Opéra Comédie, 11 mars
Après avoir été étrennée à l’Opéra-Comique en février dernier (voir O. M. n° 211 p. 61 d’avril), revoici la Médée de Cherubini selon Marie-Ève Signeyrole, cette fois à l’Opéra Comédie de Montpellier. La mise en scène n’a guère été modifiée d’un théâtre à l’autre. On retrouve les mêmes gifles, les mêmes chaises culbutées, les mêmes vidéos importunes (Betty Boop !), les mêmes ajouts de textes fâcheux et toujours ce personnage assis, dans une prison, pour nous rappeler que les passions d’hier sont aussi celles d’aujourd’hui.
La distribution elle aussi est la même, à l’exception des deux suivantes de Dircé, qui sont ici deux membres du Chœur de l’Opéra National de Montpellier : Natalia Ruda, à l’étonnante voix de contralto, et Jennifer Michel. Les solistes ont un peu travaillé leur manière de dire les dialogues, mais ne s’improvise pas tragédien qui veut. Vocalement, chacun fait preuve des mêmes qualités. La dignité d’Edwin Crossley-Mercer contraste toujours avec l’agitation de Julien Behr, dont on aimerait une incarnation plus nuancée de Jason et des aigus moins tirés. Lila Dufy (Dircé) n’est pas toujours très à l’aise dans son air « Hymen ! viens dissiper une vaine frayeur », et Joyce El-Khoury nous a paru un peu fatiguée, même si sa Médée est peut-être plus véhémente, plus rongée de l’intérieur qu’à l’Opéra Comique.
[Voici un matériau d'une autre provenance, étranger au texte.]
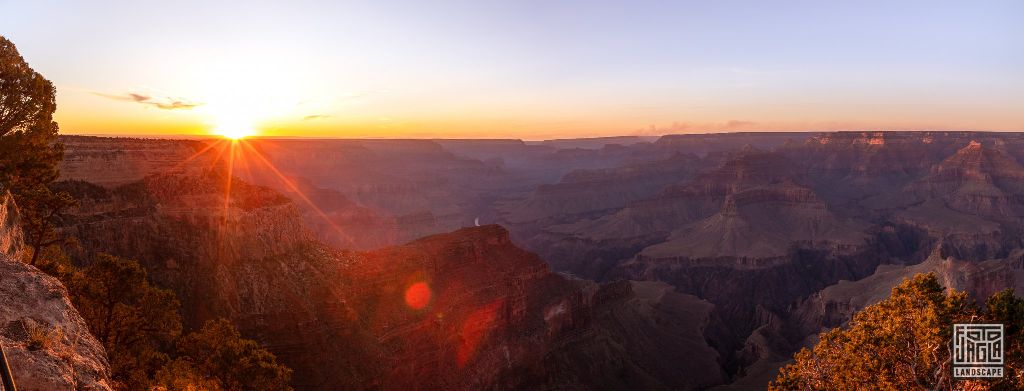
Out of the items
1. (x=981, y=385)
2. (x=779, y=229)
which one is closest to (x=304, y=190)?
(x=779, y=229)

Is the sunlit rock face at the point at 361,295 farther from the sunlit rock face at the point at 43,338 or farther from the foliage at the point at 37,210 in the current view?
the sunlit rock face at the point at 43,338

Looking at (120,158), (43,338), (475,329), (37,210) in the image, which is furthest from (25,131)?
(475,329)

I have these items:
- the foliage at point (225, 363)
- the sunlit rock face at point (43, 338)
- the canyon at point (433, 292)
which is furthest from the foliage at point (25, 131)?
the canyon at point (433, 292)

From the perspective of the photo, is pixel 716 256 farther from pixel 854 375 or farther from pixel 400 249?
pixel 854 375

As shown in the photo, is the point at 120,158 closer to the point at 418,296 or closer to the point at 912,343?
the point at 418,296

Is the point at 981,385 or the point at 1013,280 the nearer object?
the point at 981,385
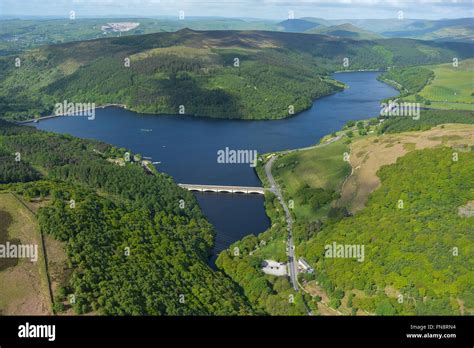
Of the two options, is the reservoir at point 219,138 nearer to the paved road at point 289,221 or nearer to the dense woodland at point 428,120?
the paved road at point 289,221

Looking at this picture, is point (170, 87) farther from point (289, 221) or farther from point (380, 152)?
point (289, 221)

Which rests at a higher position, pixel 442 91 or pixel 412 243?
pixel 442 91

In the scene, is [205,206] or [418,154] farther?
[205,206]

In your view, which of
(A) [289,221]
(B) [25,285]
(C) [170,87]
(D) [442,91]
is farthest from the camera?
(D) [442,91]

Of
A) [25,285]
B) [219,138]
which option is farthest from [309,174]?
[25,285]

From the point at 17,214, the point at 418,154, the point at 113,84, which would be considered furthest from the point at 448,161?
the point at 113,84

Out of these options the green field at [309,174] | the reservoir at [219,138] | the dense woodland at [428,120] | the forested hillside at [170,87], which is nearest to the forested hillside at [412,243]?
the green field at [309,174]
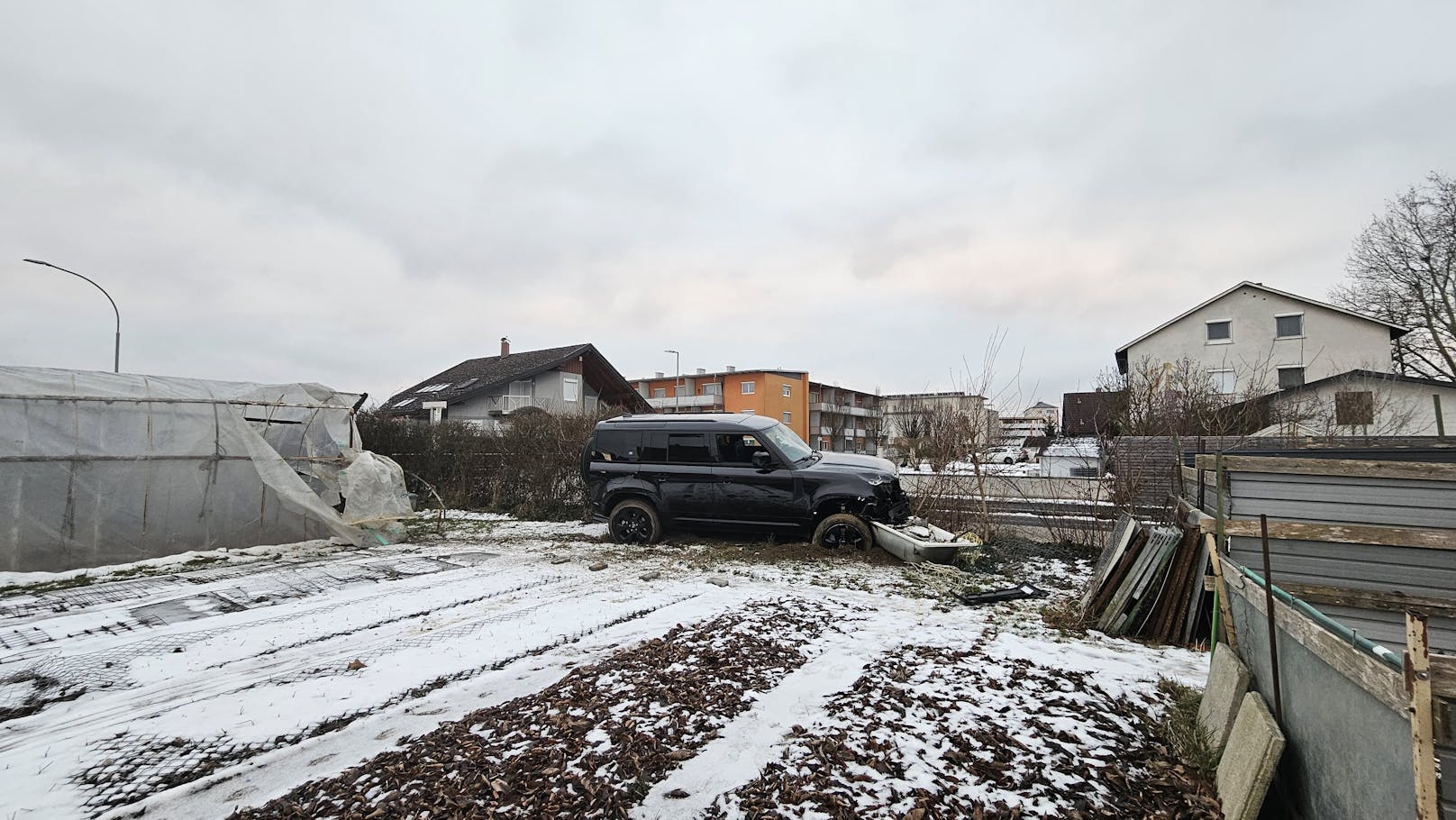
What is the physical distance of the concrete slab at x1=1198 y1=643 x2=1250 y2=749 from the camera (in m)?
3.12

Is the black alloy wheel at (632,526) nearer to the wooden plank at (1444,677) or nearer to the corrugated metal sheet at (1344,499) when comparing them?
the corrugated metal sheet at (1344,499)

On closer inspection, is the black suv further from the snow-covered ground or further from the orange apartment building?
the orange apartment building

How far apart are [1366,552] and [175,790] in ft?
22.6

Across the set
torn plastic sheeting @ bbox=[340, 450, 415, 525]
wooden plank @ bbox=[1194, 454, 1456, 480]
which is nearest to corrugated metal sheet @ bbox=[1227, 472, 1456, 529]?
wooden plank @ bbox=[1194, 454, 1456, 480]

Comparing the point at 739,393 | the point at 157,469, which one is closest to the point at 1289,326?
the point at 739,393

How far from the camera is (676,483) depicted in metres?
9.58

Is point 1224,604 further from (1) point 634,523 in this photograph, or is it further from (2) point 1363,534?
(1) point 634,523

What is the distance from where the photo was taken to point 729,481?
9289mm

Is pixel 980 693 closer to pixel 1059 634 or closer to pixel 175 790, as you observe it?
pixel 1059 634

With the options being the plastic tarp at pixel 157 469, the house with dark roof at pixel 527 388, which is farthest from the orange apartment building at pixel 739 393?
the plastic tarp at pixel 157 469

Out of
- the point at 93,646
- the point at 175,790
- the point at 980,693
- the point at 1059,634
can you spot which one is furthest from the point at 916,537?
the point at 93,646

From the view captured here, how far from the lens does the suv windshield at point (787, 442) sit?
9.21 m

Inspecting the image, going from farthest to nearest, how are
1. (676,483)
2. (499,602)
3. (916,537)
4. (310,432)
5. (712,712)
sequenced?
(310,432) → (676,483) → (916,537) → (499,602) → (712,712)

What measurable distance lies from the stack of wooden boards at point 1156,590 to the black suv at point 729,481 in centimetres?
330
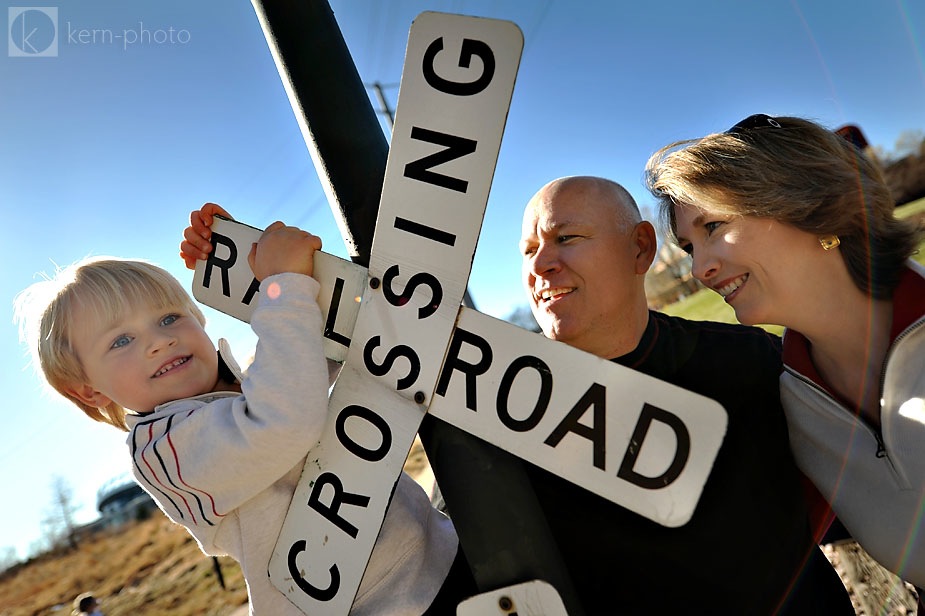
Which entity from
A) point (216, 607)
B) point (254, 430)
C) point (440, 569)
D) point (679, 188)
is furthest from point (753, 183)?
point (216, 607)

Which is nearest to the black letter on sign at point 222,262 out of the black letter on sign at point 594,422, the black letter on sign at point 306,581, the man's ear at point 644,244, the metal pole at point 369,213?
the metal pole at point 369,213

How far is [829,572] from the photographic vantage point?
1.65m

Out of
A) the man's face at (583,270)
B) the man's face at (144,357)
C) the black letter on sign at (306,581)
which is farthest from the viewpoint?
the man's face at (583,270)

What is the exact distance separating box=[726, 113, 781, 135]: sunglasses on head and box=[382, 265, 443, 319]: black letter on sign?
4.14 ft

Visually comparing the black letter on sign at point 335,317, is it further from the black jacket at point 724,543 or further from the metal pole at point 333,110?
the black jacket at point 724,543

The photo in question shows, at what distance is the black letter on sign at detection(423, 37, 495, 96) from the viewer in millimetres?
960

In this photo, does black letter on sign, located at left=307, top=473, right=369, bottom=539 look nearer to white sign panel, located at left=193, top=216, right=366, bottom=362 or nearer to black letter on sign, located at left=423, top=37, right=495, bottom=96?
white sign panel, located at left=193, top=216, right=366, bottom=362

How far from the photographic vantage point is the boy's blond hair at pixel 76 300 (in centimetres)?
152

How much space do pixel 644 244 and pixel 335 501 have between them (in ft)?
5.06

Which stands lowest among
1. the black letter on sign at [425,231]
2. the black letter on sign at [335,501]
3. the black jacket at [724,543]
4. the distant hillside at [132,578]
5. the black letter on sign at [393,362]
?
the distant hillside at [132,578]

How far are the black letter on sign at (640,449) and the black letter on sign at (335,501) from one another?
492mm

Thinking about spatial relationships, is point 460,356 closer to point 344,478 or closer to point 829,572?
point 344,478

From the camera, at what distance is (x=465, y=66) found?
977mm

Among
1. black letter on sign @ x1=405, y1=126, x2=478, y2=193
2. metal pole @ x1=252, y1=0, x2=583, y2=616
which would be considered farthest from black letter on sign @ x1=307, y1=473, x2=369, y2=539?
black letter on sign @ x1=405, y1=126, x2=478, y2=193
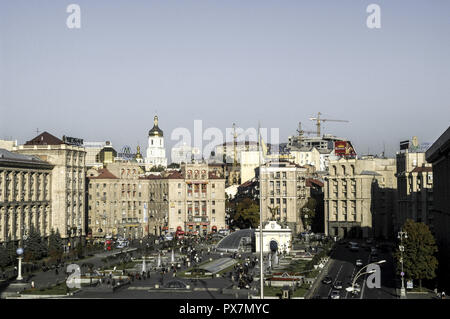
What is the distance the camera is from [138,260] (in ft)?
336

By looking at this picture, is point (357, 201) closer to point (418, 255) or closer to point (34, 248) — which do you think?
point (34, 248)

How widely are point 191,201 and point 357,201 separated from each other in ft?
114

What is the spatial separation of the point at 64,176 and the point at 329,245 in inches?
1659

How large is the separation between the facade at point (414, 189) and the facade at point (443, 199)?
17532 mm

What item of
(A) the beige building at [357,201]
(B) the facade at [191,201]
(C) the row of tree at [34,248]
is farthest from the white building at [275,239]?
(B) the facade at [191,201]

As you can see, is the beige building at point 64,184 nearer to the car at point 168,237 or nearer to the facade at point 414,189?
the car at point 168,237

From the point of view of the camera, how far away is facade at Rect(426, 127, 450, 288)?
3000 inches

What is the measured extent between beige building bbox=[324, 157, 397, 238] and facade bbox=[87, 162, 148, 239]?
38037 mm

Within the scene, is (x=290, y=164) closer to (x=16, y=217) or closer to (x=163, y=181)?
(x=163, y=181)

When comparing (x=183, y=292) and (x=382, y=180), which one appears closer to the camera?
(x=183, y=292)

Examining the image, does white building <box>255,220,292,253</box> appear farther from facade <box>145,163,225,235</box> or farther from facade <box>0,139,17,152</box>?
facade <box>145,163,225,235</box>

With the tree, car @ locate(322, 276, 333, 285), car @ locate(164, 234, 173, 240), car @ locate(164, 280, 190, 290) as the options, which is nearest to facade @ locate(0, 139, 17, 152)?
car @ locate(164, 234, 173, 240)
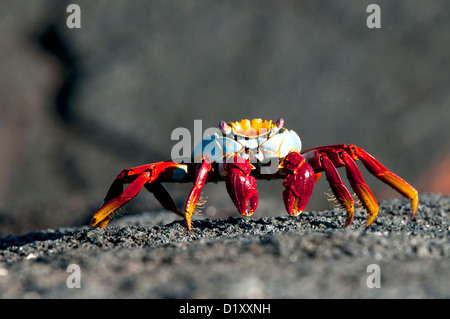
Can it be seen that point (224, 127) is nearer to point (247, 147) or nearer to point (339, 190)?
point (247, 147)

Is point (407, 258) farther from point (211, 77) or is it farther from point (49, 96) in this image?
point (49, 96)

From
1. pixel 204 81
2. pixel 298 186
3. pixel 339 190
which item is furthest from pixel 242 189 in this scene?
pixel 204 81

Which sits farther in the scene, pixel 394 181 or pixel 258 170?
pixel 258 170

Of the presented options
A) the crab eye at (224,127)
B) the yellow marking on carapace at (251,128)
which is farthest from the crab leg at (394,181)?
the crab eye at (224,127)

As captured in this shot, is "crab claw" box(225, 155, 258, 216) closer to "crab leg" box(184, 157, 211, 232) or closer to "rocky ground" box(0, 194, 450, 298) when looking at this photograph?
"crab leg" box(184, 157, 211, 232)

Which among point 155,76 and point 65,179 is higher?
point 155,76

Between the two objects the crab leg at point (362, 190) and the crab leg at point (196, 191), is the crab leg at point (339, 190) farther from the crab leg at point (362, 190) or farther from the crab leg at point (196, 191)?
the crab leg at point (196, 191)
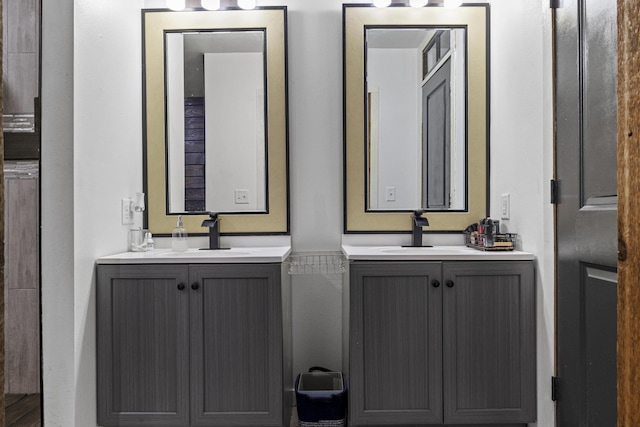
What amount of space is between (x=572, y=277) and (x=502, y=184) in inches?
28.6

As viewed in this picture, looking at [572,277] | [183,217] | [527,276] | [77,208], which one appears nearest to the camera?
[572,277]

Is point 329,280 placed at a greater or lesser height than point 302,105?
lesser

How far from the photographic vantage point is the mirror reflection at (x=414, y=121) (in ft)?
7.77

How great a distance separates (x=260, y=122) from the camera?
93.8 inches

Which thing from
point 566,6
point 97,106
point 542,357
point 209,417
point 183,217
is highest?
point 566,6

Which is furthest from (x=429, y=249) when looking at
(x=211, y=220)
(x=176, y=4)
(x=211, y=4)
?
(x=176, y=4)

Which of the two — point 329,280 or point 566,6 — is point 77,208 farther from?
point 566,6

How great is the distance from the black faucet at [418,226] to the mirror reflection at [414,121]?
0.08 m

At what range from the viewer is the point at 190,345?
1.83 m

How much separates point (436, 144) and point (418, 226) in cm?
46

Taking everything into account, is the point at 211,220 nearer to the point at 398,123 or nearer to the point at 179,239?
the point at 179,239

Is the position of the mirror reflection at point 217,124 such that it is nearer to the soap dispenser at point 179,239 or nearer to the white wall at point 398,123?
the soap dispenser at point 179,239

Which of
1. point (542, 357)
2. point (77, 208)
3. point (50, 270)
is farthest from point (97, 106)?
point (542, 357)

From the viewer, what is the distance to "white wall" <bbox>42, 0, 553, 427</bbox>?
168 centimetres
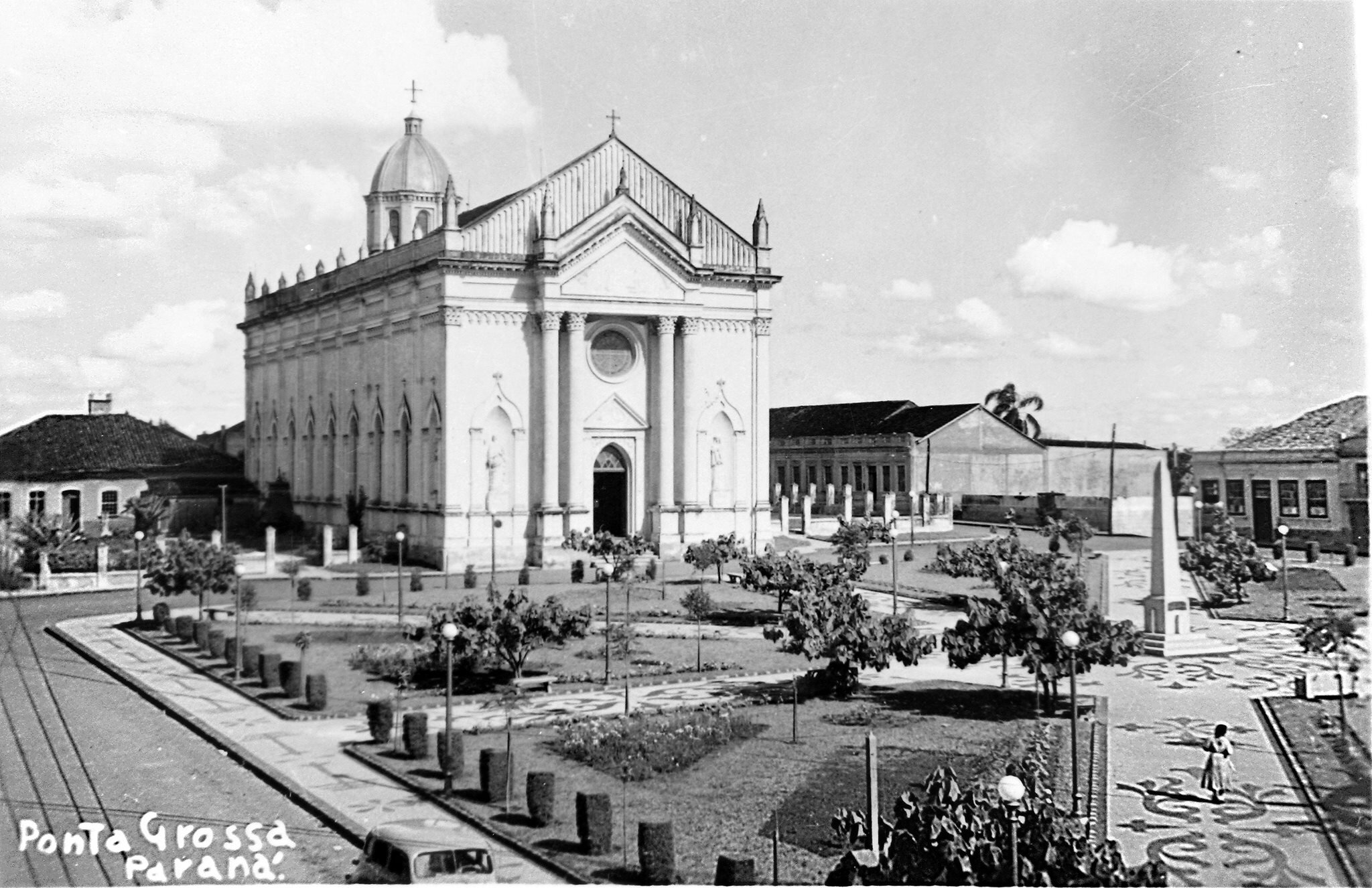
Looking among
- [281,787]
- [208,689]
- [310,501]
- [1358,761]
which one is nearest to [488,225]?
[310,501]

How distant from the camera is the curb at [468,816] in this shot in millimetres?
12281

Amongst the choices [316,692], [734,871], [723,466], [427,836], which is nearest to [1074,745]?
[734,871]

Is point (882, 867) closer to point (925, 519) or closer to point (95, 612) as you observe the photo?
point (925, 519)

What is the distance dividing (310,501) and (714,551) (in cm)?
738

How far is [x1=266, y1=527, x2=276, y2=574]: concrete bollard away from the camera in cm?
2077

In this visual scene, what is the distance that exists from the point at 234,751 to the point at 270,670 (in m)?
3.27

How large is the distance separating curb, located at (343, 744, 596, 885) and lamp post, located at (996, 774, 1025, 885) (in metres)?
3.94

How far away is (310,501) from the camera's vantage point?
23203mm

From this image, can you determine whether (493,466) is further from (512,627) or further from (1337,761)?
(1337,761)

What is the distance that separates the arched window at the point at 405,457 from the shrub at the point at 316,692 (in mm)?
10280

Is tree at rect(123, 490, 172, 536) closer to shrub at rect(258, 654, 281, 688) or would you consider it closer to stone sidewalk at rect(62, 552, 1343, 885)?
stone sidewalk at rect(62, 552, 1343, 885)

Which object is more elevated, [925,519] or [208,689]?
[925,519]

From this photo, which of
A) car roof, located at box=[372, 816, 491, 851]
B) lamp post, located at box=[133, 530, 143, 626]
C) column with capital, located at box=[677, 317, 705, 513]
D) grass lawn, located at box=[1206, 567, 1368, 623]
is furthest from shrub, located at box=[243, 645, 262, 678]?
grass lawn, located at box=[1206, 567, 1368, 623]

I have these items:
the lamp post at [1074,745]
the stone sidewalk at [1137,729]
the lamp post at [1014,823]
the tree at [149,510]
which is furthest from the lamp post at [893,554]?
the tree at [149,510]
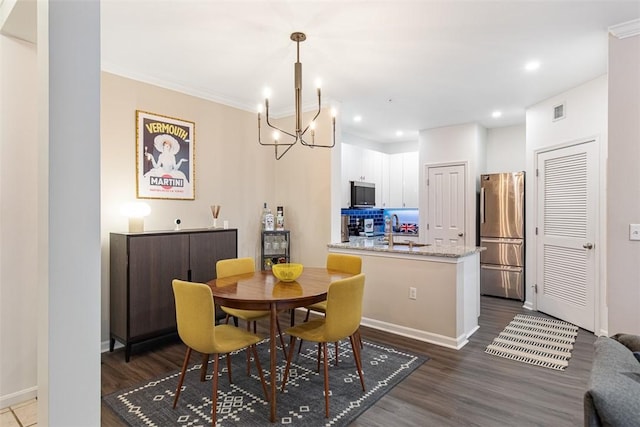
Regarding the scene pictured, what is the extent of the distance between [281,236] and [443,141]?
3225mm

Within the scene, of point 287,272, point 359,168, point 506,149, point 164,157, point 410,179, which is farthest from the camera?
point 410,179

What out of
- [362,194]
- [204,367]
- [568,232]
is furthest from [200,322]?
[568,232]

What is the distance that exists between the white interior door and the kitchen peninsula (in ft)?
6.52

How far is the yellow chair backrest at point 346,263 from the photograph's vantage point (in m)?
3.29

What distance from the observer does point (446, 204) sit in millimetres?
5824

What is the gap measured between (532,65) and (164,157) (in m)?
3.81

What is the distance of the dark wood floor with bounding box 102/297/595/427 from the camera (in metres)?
2.18

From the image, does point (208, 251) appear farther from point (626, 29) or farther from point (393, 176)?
point (393, 176)

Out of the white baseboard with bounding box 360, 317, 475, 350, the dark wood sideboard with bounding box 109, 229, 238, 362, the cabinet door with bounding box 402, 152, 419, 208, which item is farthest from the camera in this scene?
the cabinet door with bounding box 402, 152, 419, 208

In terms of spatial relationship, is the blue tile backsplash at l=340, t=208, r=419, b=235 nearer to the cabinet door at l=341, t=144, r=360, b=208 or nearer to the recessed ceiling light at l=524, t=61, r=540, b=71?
the cabinet door at l=341, t=144, r=360, b=208

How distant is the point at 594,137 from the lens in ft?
12.1

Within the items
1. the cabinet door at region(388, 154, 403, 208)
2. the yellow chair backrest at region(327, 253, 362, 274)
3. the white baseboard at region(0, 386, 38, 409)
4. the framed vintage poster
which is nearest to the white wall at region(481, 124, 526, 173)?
the cabinet door at region(388, 154, 403, 208)

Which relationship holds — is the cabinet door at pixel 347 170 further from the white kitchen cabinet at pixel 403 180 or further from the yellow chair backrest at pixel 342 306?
the yellow chair backrest at pixel 342 306

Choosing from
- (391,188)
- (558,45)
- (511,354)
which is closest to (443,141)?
(391,188)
Le meilleur moment de la soirée, vocalement, demeure l’air de Néris, « Ah, nos peines seront communes », toujours aussi splendidement interprété par Marie-Andrée Bouchard-Lesieur, avec un basson un peu moins présent qu’à l’Opéra Comique. Car c’est ici l’Orchestre National de Montpellier qui est dans la fosse, excellente formation toutefois privée de la rugosité des instruments historiques utilisés par l’Insula Orchestra. Plus souple, moins tranchée que celle de Laurence Equilbey, la direction de Jean-Marie Zeitouni gagne moins en frénésie au fil des actes, et reste un beau tapis sonore sur lequel s’épanouissent les voix. Le chœur (préparé par Noëlle Gény) est à son affaire, mais n’évolue pas sur scène avec davantage d’assurance qu’Accentus ; les scènes de violence avec les soldats n’en sont que plus approximatives. Médée n’a pas encore tout à fait trouvé son assise.